- FRAGMENTO SELECCIONADO:
En "Esperando a los Bárbaros", Coetzee penetra el alma humana en un intento de arrojar luz sobre las emociones perversas que acompañan al poder. ¿Qué más se le puede arrancar a un ser humano después de quitarle la libertad?

Los torturadores de Coetzee parecen buscar algo en los cuerpos, un misterio que sólo el dolor y la humillación pueden ser capaces de desvelar.

III El deseo de posesión

El protagonista es un magistrado de una ciudad en la frontera del Imperio.

Su cotidianidad ilustra el estilo de vida de las llamadas "sociedades del bienestar" y esto le impide entender el significado de la paranoia que el Imperio ha desarrollado en relación a los otros, los que son diferentes y por lo mismo amenazan los intereses del poderoso Estado hegemónico.

El magistrado sabe bien que los bárbaros no existen, pero no ha caído en la cuenta de que el Imperio, como sus poderosas corporaciones, no es una persona, sino un ente despersonalizado, sin conciencia, sin sentido de la ética: una máquina de poder.

En un principio, lo único que desea es que esa desquiciada arremetida en contra de los bárbaros finalice y regrese al pueblo el estado anterior de bienestar. Pero escuchar cada noche los gritos de dolor de los prisioneros lo hace comprender su participación. El mismo es uno de ellos, puesto que nada puede hacer en contra de las acciones de una maquinaria política a la que pertenece.

- EXTRACTOS DE REGISTROS:
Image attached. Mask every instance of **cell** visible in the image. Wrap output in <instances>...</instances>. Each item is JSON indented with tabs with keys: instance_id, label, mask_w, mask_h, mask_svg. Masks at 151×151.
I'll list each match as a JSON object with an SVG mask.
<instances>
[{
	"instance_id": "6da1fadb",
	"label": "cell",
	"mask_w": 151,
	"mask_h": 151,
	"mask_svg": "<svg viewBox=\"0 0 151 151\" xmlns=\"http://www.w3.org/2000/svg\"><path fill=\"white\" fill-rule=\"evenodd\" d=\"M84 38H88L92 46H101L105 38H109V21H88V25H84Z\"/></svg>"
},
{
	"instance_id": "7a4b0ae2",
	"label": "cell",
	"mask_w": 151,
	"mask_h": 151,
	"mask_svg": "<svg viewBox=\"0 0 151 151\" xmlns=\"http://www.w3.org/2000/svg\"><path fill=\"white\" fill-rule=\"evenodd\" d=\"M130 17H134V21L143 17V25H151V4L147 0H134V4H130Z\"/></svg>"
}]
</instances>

- INSTRUCCIONES:
**1.** Según el fragmento sobre la novela de Coetzee, ¿qué cargo tiene el protagonista y dónde lo ejerce?
**2.** Transcribe literalmente, del fragmento sobre la novela de Coetzee, todo lo que va desde "El magistrado sabe" hasta "máquina de poder.".

- RESPUESTAS:
**1.** Es magistrado de una ciudad en la frontera del Imperio.

**2.**
El magistrado sabe bien que los bárbaros no existen, pero no ha caído en la cuenta de que el Imperio, como sus poderosas corporaciones, no es una persona, sino un ente despersonalizado, sin conciencia, sin sentido de la ética: una máquina de poder.